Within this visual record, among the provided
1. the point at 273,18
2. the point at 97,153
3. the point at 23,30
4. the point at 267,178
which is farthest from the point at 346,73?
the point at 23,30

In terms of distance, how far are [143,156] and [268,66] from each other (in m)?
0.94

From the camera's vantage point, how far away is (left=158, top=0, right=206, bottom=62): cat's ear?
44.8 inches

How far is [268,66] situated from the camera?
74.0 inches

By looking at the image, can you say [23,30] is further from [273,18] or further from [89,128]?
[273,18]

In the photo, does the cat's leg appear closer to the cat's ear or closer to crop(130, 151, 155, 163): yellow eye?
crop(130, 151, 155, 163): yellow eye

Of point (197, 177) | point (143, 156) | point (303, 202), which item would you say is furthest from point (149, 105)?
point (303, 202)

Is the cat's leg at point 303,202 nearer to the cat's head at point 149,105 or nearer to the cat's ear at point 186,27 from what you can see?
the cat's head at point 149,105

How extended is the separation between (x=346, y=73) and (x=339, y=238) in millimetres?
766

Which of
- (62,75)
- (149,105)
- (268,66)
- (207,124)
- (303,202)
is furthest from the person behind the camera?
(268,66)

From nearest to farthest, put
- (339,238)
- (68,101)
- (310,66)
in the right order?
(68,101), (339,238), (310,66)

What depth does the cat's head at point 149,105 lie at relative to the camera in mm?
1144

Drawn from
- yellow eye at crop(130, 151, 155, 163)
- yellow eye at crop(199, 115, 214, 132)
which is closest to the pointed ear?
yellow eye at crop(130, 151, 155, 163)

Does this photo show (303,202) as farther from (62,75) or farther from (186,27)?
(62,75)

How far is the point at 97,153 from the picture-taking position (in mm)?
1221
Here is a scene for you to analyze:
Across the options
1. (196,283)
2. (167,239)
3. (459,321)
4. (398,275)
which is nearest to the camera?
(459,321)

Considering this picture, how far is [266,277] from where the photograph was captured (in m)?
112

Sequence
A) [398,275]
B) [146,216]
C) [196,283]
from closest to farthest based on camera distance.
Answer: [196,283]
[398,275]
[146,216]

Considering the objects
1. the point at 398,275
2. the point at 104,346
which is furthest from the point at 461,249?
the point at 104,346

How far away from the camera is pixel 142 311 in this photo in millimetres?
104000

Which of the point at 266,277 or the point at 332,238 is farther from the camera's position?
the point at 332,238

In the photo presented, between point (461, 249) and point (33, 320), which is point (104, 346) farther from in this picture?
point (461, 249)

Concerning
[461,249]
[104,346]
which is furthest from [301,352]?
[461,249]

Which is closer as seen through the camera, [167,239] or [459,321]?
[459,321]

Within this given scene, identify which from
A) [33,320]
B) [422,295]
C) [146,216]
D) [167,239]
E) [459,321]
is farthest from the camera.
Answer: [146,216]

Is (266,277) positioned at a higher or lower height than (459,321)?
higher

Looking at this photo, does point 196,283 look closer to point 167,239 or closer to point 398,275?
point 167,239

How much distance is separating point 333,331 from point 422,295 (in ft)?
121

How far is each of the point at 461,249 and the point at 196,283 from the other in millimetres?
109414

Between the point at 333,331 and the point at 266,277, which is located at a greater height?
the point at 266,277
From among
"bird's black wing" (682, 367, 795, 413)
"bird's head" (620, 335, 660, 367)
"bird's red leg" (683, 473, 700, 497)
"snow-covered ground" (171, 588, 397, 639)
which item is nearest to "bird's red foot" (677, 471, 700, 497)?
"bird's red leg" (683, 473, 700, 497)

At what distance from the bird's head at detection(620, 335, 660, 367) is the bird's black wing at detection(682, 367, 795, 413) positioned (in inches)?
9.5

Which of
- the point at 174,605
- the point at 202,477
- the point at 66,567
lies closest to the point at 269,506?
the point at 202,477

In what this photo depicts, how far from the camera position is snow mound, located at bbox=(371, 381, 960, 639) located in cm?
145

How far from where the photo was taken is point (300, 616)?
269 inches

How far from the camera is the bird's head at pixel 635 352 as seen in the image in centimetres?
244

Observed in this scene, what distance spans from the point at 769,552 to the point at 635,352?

## [Problem description]
Quote the records verbatim from the line containing "Which is closer" through the final line of the records, with both of those lines included.

## [Answer for the task]
Which is closer as seen through the camera, [167,239] or [459,321]?
[459,321]

Within this given scene, identify which from
A) [33,320]
B) [422,295]
C) [146,216]
D) [167,239]
E) [459,321]
is farthest from the camera.
Answer: [146,216]

Is (266,277) positioned at a higher or lower height than (459,321)?
higher

Looking at this photo, does point 196,283 look closer to point 167,239 or closer to point 398,275?
point 167,239

How much distance is separating point 333,331 from point 422,295 (in ft)?
121

How far is each of the point at 461,249 and the point at 196,283 from the other in millimetres?
109414

Between the point at 333,331 and the point at 266,277, which is located at a greater height?
the point at 266,277
From among
"bird's black wing" (682, 367, 795, 413)
"bird's head" (620, 335, 660, 367)
"bird's red leg" (683, 473, 700, 497)
"snow-covered ground" (171, 588, 397, 639)
which item is nearest to "bird's red foot" (677, 471, 700, 497)?
"bird's red leg" (683, 473, 700, 497)

At what distance from the bird's head at detection(620, 335, 660, 367) is the bird's black wing at detection(682, 367, 795, 413) positioned (in inches)?
9.5

Which of
- the point at 174,605
- the point at 202,477
- the point at 66,567
lies closest to the point at 269,506?
the point at 202,477

In what this photo depicts, how far from the camera position is snow mound, located at bbox=(371, 381, 960, 639) located in cm?
145

How far from where the photo was taken is point (300, 616)?
269 inches

How far from the camera is the bird's head at pixel 635 352 as seen in the image in centimetres?
244

Observed in this scene, what distance spans from the point at 769,552 to the point at 635,352?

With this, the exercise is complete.